Una nuova idea di welfare
Dal convegno "Roma, città reciproca", l'impegno delle associazioni di volontariato ad offrire unite soluzioni originali alle varie forme di disagio.
«Sapete qual è la migliore scuola di integrazione per gli immigrati? È la strada! Dove il ragazzino del Bangladesh che non spiccica una parola d’italiano te lo ritrovi tra i piedi dopo un paio di mesi, svezzato tra una pizza e un kebap dalla gente di strada, romani compresi, con la maglia di Totti!». Ci voleva proprio questa provocazione che Augusto Battaglia, ex assessore alla Sanità regionale, si è permesso al termine della sua puntigliosa mappatura del disagio e dei nuovi “mali di Roma”. È suo il primo intervento al convegno del 19 giugno “Roma città reciproca”, idea uscita dal cilindro di quel prete di frontiera che è don Vinicio Albanesi, presidente della Comunità di Capodarco. Un’idea che nasce dal desiderio di dare una risposta nuova ad un disagio che ha cambiato pelle. È infatti più nascosto, abita la notte e le periferie. È mentale oltre che fisico. Ha il colore della depressione e della fragilità quando tocca gli anziani, i malati, gli sfrattati, i soli. Si fa barriera quando morde nella disabilità. È il disagio che si crea per un fenomeno migratorio mal gestito e una multiculturalità ormai dato di fatto – i ragazzi delle scuole di Roma provengono da 191 Paesi del mondo – e che invece di essere vissuto come ricchezza produce scontro, paura, isolamento.

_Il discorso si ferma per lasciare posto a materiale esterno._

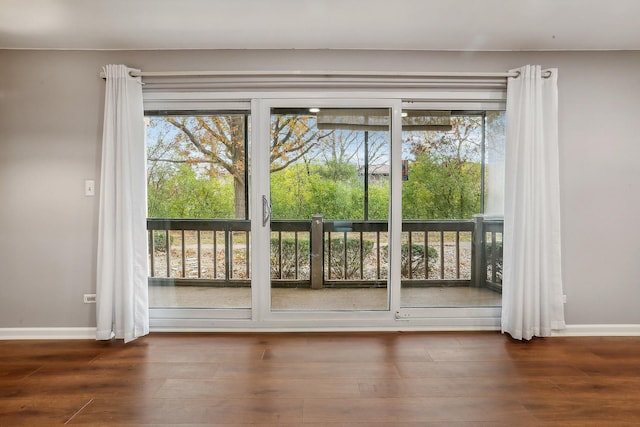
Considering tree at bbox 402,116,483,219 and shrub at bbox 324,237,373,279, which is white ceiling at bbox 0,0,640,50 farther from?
shrub at bbox 324,237,373,279

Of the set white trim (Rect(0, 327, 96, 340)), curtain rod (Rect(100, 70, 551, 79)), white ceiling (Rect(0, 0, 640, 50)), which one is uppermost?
white ceiling (Rect(0, 0, 640, 50))

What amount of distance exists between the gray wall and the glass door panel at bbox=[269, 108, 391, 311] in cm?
47

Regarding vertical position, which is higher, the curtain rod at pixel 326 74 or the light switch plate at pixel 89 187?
the curtain rod at pixel 326 74

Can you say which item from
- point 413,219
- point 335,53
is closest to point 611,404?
point 413,219

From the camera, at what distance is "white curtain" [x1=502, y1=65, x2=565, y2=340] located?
8.90 feet

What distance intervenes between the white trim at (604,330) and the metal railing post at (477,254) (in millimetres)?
735

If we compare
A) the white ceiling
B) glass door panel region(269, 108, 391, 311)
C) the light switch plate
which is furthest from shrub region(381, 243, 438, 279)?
the light switch plate

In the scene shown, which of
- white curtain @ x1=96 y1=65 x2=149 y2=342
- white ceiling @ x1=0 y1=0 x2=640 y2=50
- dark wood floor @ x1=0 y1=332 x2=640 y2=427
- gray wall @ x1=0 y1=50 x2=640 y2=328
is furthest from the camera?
gray wall @ x1=0 y1=50 x2=640 y2=328

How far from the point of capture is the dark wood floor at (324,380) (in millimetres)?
1823

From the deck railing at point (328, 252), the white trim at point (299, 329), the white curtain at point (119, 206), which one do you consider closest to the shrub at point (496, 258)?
the deck railing at point (328, 252)

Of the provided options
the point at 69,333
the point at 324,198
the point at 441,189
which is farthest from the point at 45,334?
the point at 441,189

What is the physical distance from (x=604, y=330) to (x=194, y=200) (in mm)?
3554

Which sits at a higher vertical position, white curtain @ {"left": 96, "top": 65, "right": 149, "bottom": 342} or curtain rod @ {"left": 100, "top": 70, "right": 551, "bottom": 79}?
curtain rod @ {"left": 100, "top": 70, "right": 551, "bottom": 79}

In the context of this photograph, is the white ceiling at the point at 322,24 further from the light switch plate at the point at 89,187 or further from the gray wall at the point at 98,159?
the light switch plate at the point at 89,187
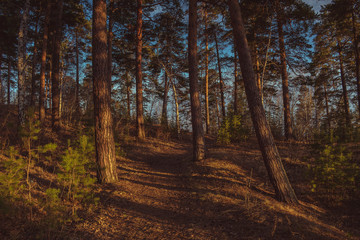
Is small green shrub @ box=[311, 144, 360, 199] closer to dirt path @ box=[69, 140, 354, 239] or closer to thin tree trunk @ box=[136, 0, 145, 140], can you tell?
dirt path @ box=[69, 140, 354, 239]

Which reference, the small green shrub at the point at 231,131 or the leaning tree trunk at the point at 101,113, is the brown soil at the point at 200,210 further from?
the small green shrub at the point at 231,131

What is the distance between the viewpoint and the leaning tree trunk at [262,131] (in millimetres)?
4773

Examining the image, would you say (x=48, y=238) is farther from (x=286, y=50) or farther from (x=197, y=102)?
(x=286, y=50)

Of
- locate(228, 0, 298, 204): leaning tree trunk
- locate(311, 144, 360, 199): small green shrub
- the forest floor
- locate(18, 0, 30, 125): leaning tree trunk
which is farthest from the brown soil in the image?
locate(18, 0, 30, 125): leaning tree trunk

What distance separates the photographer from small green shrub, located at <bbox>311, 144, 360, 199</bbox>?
4801mm

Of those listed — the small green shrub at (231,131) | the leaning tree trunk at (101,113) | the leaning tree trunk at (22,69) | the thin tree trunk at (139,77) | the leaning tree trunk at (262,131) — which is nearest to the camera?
the leaning tree trunk at (262,131)

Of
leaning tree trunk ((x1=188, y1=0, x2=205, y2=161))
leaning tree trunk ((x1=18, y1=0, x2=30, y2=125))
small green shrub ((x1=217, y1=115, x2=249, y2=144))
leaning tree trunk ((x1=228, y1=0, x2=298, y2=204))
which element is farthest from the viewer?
small green shrub ((x1=217, y1=115, x2=249, y2=144))

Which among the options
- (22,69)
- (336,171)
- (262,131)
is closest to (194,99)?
(262,131)

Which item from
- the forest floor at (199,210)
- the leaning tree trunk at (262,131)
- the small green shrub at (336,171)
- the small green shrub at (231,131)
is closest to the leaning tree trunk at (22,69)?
the forest floor at (199,210)

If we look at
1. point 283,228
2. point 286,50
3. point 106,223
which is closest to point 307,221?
point 283,228

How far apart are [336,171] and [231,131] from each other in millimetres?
6288

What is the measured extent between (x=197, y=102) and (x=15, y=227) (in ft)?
21.2

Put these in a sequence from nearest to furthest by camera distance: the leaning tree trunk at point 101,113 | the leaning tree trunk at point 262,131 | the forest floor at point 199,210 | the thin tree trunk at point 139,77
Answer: the forest floor at point 199,210 < the leaning tree trunk at point 262,131 < the leaning tree trunk at point 101,113 < the thin tree trunk at point 139,77

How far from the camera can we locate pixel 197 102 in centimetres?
773
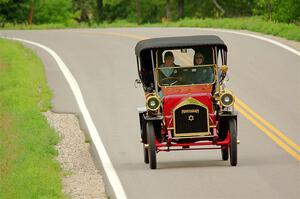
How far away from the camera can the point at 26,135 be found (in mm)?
19000

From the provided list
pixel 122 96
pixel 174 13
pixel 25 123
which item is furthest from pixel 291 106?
pixel 174 13

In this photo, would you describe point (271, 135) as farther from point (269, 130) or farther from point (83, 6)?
point (83, 6)

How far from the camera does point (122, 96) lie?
25.2 metres

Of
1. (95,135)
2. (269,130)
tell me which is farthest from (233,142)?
(95,135)

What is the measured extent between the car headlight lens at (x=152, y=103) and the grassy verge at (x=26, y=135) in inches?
66.6

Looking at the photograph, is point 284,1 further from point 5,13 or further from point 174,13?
point 174,13

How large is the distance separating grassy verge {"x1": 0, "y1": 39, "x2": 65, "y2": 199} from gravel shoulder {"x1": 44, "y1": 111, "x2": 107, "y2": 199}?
17 cm

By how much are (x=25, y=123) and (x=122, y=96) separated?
15.9 ft

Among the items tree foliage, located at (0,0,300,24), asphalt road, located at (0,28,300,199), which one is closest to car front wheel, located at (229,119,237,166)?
asphalt road, located at (0,28,300,199)

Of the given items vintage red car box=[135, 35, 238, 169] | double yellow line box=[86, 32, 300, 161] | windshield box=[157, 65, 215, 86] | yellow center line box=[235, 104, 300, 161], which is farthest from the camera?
double yellow line box=[86, 32, 300, 161]

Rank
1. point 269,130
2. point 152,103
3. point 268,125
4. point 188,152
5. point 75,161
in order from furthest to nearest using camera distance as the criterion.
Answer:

Ecco perciò la proposta che don Vinicio lancia alle realtà romane che hanno nel loro Dna un’anima sociale: «Giustissima la denuncia e il lavoro delle singole associazioni, ma forse è tempo di offrire alla politica idee e soluzioni originali e soprattutto di farlo insieme, uniti. Abbiamo esperienza, le nostre storie lo testimoniano. Possiamo inventarci una nuova idea di welfare». E fin dalla preparazione si è davvero respirata una atmosfera di profonda reciprocità. Ognuno ha tirato fuori le sue perle – commoventi storie di amicizia e di condivisione con gli ultimi, accoglienza di rifugiati, battaglie di ogni tipo – radicate nella vita del Vangelo e accolte dagli altri come un regalo. Poi sono arrivate piste, idee e proposte.
Ma è questo timbro di comunione la cifra più vera alla radice di “Roma città reciproca”, una sorta di nuovo originale coro declinato al plurale, ma profondamente intonato e perciò autorevole. Ed è questa l’autorevolezza che i politici presenti – Sveva Belviso per il Comune di Roma, e Luciano Ciocchetti della Regione Lazio – colgono, che nasce dalla determinazione di ciascun intervento e da questa unità. E se si parla chiaro – i tagli allo stato sociale bruciano e ricadono sui più deboli a cui si deve dare voce – è grande l’aspetto propositivo che esce da quel grande “ammortizzatore sociale vivente” che è il volontariato – 100 mila persone solo a Roma!
A settembre si ripartirà con «una proposta condivisa alla città». Così si chiude il primo promettente atto di Roma città reciproca.